Les concepts les plus élevés auxquels un homme a
abouti, comme ceux d’une nation, l’ont été à travers une construction
historique personnelle. Sectionner ces concepts de leur mémoire historique les
fait flétrir, comme une plante dont les racines ont été coupées. Toutes les
nations finissent par retrouver des valeurs universelles à l’humanité. Mais
chacune le fait à sa façon. Celui qui a été élevé au sein de l’une de ces
cultures a besoin de garder en mémoire le cheminement de son enfance qui lui a
fait comprendre, par des exemples, pourquoi ces notions sont importantes. Le
concept ne prend son sens que lorsqu’on comprend comment il s’applique
pratiquement à des situations historiques, il en est ainsi des droits de
l’homme, de l’égalité devant la loi, de la liberté de conscience, etc : il
faut les comprendre à la fois dans l’abstrait et dans le concret de situations
de notre mémoire historique, pour pleinement les comprendre.
Lorsque l’on ne parvient pas à penser l’équilibre
entre deux thématiques opposées mais complémentaires, l’on ne navigue plus que
dans un marigot d’associations d’idées en lieu et place de réflexion, assorties
d’une séparation simpliste entre le bien et le mal.

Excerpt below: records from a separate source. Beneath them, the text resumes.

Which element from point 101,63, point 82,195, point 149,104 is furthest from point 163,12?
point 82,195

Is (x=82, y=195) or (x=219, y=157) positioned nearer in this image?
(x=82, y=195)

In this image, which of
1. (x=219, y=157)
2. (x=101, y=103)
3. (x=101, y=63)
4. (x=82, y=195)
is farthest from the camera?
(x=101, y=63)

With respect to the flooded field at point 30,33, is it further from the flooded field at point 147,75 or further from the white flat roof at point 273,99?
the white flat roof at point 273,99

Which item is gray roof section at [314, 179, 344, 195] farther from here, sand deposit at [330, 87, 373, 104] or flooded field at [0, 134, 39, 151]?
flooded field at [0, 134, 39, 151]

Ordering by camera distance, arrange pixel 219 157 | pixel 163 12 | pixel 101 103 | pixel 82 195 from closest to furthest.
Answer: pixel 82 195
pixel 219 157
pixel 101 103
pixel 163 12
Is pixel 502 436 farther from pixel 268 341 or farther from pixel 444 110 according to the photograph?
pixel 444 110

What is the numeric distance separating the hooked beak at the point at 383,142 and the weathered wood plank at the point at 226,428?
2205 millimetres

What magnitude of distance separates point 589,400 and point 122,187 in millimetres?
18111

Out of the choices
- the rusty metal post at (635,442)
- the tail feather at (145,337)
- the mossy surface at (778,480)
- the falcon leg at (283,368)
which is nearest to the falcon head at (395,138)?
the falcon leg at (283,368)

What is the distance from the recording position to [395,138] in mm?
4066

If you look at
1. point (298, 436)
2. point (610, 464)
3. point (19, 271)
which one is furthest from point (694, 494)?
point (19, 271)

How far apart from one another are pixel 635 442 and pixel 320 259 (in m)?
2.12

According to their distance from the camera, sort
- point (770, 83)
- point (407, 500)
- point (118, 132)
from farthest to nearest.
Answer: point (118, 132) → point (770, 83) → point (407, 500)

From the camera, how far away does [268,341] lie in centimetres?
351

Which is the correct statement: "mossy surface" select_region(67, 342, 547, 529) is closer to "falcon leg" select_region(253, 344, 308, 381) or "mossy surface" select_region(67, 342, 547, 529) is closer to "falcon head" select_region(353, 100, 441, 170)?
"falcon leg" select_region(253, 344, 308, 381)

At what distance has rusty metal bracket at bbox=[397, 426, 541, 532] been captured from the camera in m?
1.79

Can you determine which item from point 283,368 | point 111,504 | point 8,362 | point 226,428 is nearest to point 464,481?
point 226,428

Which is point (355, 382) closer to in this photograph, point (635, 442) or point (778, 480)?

Les maux de l’humanité proviennent surtout de ces
dichotomies triviales, qui obtiennent l’inverse exact de ce qu’elles prônaient,
tels le régime soviétique, le néo-libéralisme, ou l’angélisme juridique, qui
nous ont apporté respectivement un asservissement des peuples au lieu de leur
libération, un règne de faussaires et d’imposteurs plus au moins mafieux au
lieu de l’atteinte de l’excellence, un état de haine et de quasi guerre civile
du fait de « tribus » ayant oublié toute notion de devoir au lieu de
l’intégration à la société française.
Qui joue aux apprentis sorciers avec des thèmes
qu’il faudrait équilibrer, en sacralisant l’un et abaissant l’autre, reçoit le
prix de son inconséquence en boomerang. De la boursouflure de son ego
également, car il s’agit bien de cela : qui peut résister à l’envie simpliste
- une fois de plus - de dire le point de vue divin, et de parader dans le camp
du bien ? Nous vivons ainsi depuis quelques décennies dans une misère de
la pensée, étouffée derrière le « show » de ces exhibitionnistes.
4. Les arguments
d’autorité : se croire détenteur de la Raison ou de l’Histoire
Il n’y a pas d’attitude plus arbitraire et
irrationnelle que de se croire détenteur de la raison, ni de comportement plus
contraire à la déontologie historique que de se penser porté par l’histoire.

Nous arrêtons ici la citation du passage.